Il Sole 10.4.15
Ma l’efficacia richiede un cambio culturale
di Andrea R. Castaldo
Il Senato approva in via definitiva la legge in tema di misure cautelari personali, concludendo il tortuoso iter del ddl n. 1232-B, iniziato alla Camera il 9 gennaio 2014. Obiettivo della riforma, porre un freno all’uso disinvolto della custodia cautelare in carcere, mediante il rafforzamento dei parametri che legittimano l’adozione del provvedimento e un più stringente controllo di Gip e Tribunale del riesame sulla procedura seguita e sulla motivazione a sostegno.
È presto per dire se le nuove disposizioni invertiranno il trend esistente, dal momento che le modifiche formali incideranno poco senza un diverso atteggiamento culturale della magistratura. L’eccesso di custodia cautelare è statisticamente innegabile: su un totale di 54.122 detenuti al 31 marzo 2015, i non condannati in via definitiva sono 18.696, pari al 34,5% (Fonte Dap). Sebbene la popolazione carceraria sia in diminuzione, anche per effetto di recenti provvedimenti ”svuota-carceri”, resta tuttavia alta la percentuale di chi è in carcere in attesa di giudizio, specie se comparata con la Ue. Le ragioni sono complesse e riconducibili, da un lato, alla porosità delle norme procedurali vigenti, in grado di assorbire ipotesi variegate di ricorso alla custodia cautelare, grazie anche alla generosa interpretazione giurisprudenziale. Dall’altro, alla sottile convinzione in chi chiede e ottiene il carcere preventivo che tale misura anticipatoria sarà l’unica in concreto a essere applicata, complice la lunghezza eccessiva del processo e l’alea incombente della prescrizione.
La riforma recupera così il ruolo di extrema ratio della detenzione, in linea con la presunzione costituzionale di non colpevolezza dell’imputato. Le principali novità consistono innanzitutto nel richiedere, nel caso di pericolo di fuga o di reiterazione del reato, l’attualità, oltre al già presente requisito della concretezza. In sostanza, per qualsiasi esigenza cautelare sarà necessario un pericolo concreto e attuale. Il giudice, inoltre, non potrà desumere automaticamente il pericolo di fuga o di recidiva dalla gravità del reato per il quale si procede.

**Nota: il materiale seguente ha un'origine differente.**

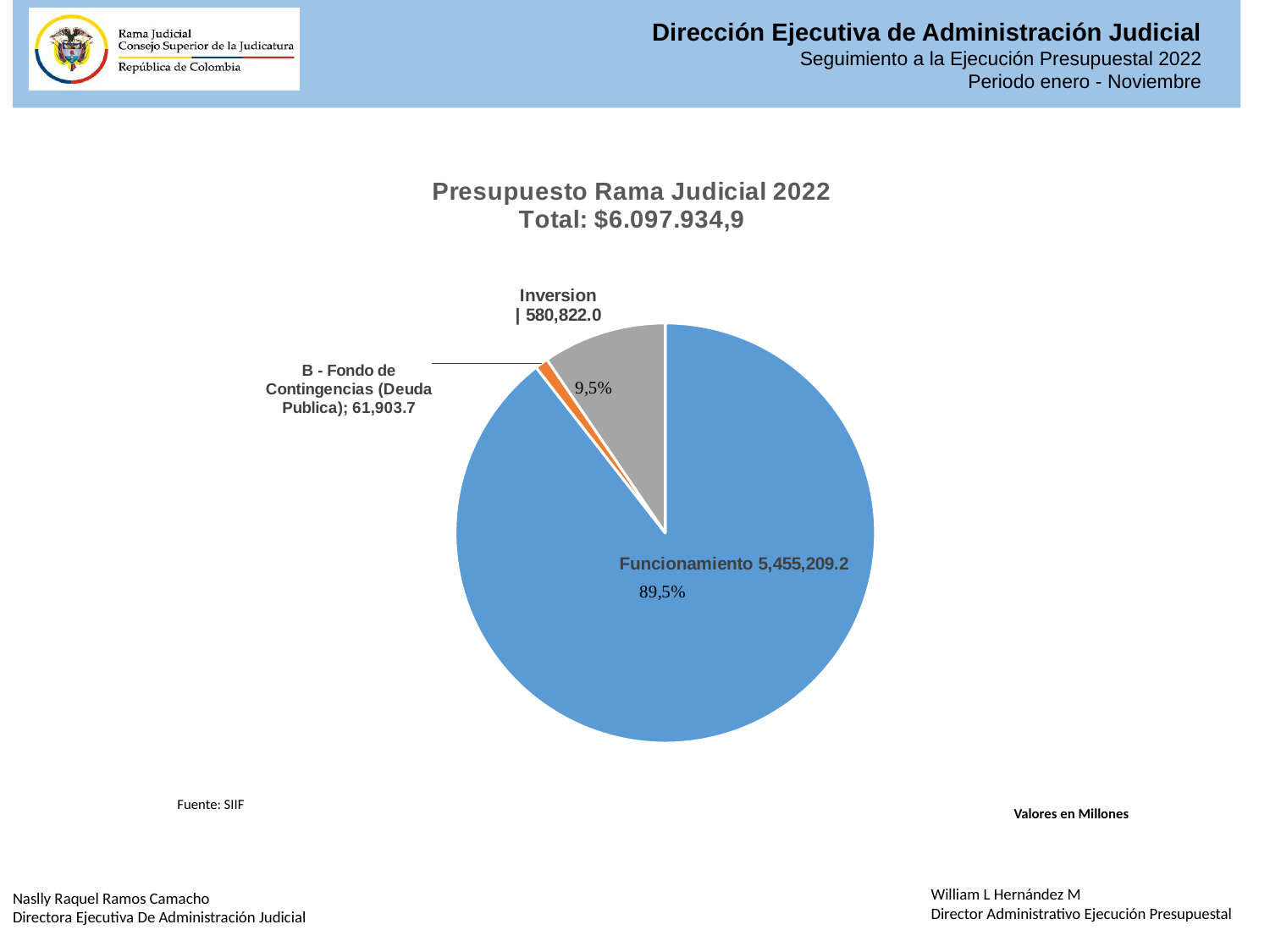
What share of the pie does Inversion represent? 9,5% How many slices does the pie chart have? 3 What is the value for Inversion? 580,822.0 What total is stated in the chart title? $6.097.934,9 Which category has the largest slice of the pie? Funcionamiento What is the value for Funcionamiento? 5,455,209.2 What kind of chart is shown on the slide? Pie chart Which category has the smallest slice of the pie? B - Fondo de Contingencias (Deuda Publica) What share of the pie does Funcionamiento represent? 89,5% What is the value for B - Fondo de Contingencias (Deuda Publica)? 61,903.7 Which is larger, the value for Inversion or the value for B - Fondo de Contingencias (Deuda Publica)? Inversion What is the difference between the values for Funcionamiento and Inversion? 4,874,387.2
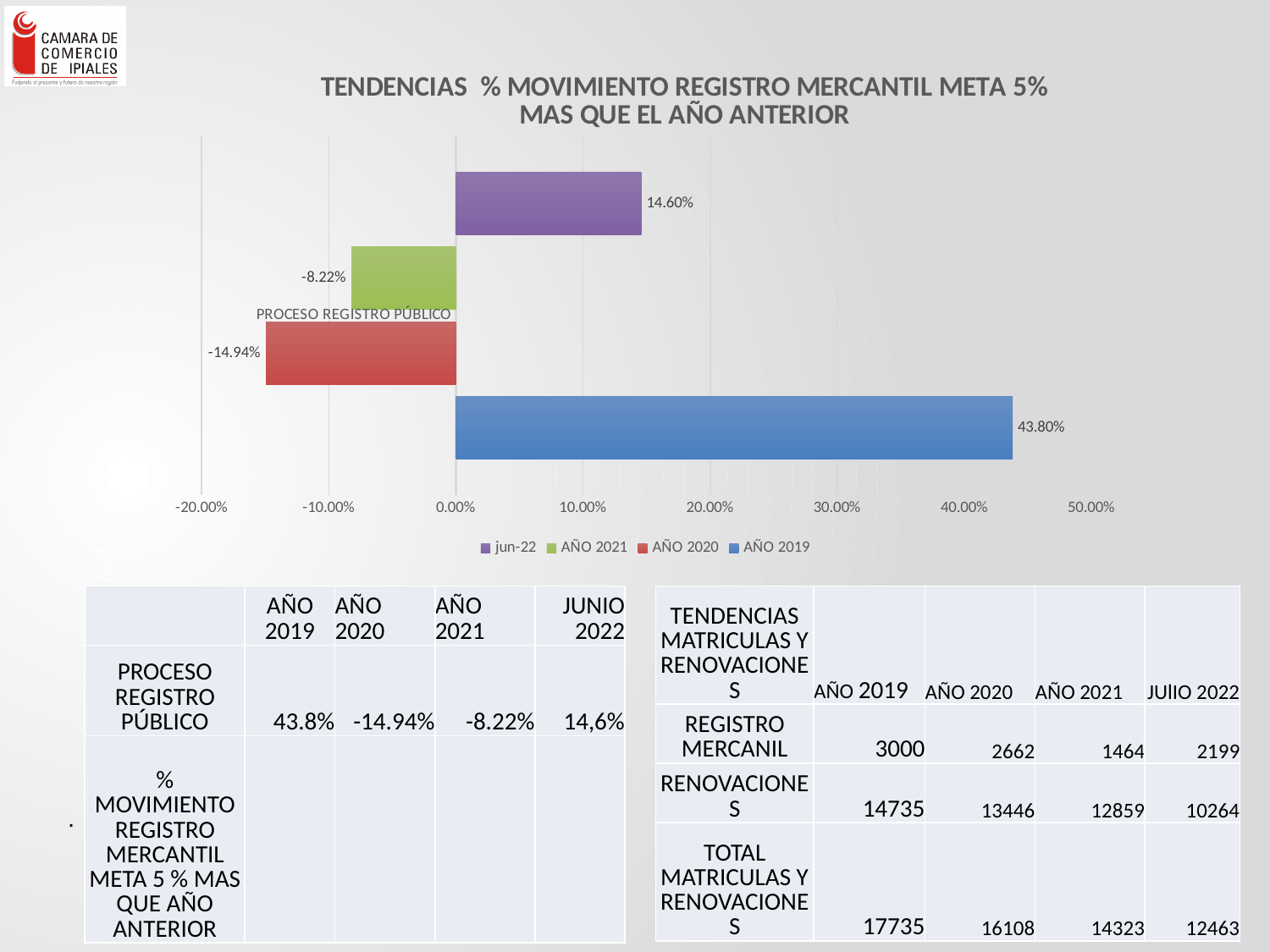
What is the value for the AÑO 2019 series in the chart? 43.80% Which series has the highest value in the chart? AÑO 2019 Which series has the lowest value in the chart? AÑO 2020 What colour is the bar for the AÑO 2020 series? red Which is larger, the value for jun-22 or the value for AÑO 2021? jun-22 What is the value for the AÑO 2020 series in the chart? -14.94% How many series does the chart legend list? 4 What is the difference between the AÑO 2019 value and the jun-22 value? 29.20% Is the value for AÑO 2019 greater or less than 40.00%? greater What is the value for the AÑO 2021 series in the chart? -8.22% What kind of chart is shown on the slide? bar chart What is the value for the jun-22 series in the chart? 14.60%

Quanto ai criteri di scelta delle misure si rafforza il carattere residuale del carcere, con il ricorso a esso solo se inadeguata ogni altra misura coercitiva o interdittiva, anche cumulativamente applicate. L’automatismo del ricorso al carcere per reati di particolare allarme sociale viene mitigato, prevedendosi l’esame valutativo del giudice di circostanze concrete, tali da annullare le esigenze cautelari o salvaguardarle con misure meno afflittive.
La presunzione iuris et de iure del regime detentivo viene dunque scalfita anche sulla scia delle recenti sentenze della Corte costituzionale (da ultimo, sentenza n. 48/2015, in tema di concorso esterno nell’associazione mafiosa). Ancora, l’ordinanza del Gip dovrà contenere, a pena di nullità, oltre alla già prevista «esposizione», anche «l’autonoma valutazione» delle esigenze cautelari, degli indizi e degli elementi forniti dalla difesa, innovazione utile per mettere fine ai provvedimenti del Gip di “copia-incolla” della
richiesta del Pm.
Da registrare infine positivamente le novità riguardanti la procedura di riesame, disegnandosi un più stringente controllo del Tribunale, con poteri estesi di annullamento. L’imputato potrà richiedere il differimento della data dell’udienza fino a un massimo di 10 giorni, per un migliore esercizio della difesa e sarà impossibile rinnovare l’ordinanza coercitiva dichiarata inefficace, salvo eccezionali esigenze cautelari, per evitare le prassi distorte di richieste custodiali a catena.